::: INFORMATION PROVIDED
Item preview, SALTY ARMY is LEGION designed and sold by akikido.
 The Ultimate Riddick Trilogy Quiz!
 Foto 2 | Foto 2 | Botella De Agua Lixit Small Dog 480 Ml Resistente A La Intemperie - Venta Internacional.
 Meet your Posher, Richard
::::::
- [EXERCISE DIRECTIONS]:
Nothing but the lines from the one containing "Foto 2 | Foto" to the end of the material should be printed, each exactly as written.

- [PROBLEM SOLUTION]:
 Foto 2 | Foto 2 | Botella De Agua Lixit Small Dog 480 Ml Resistente A La Intemperie - Venta Internacional.
 Meet your Posher, Richard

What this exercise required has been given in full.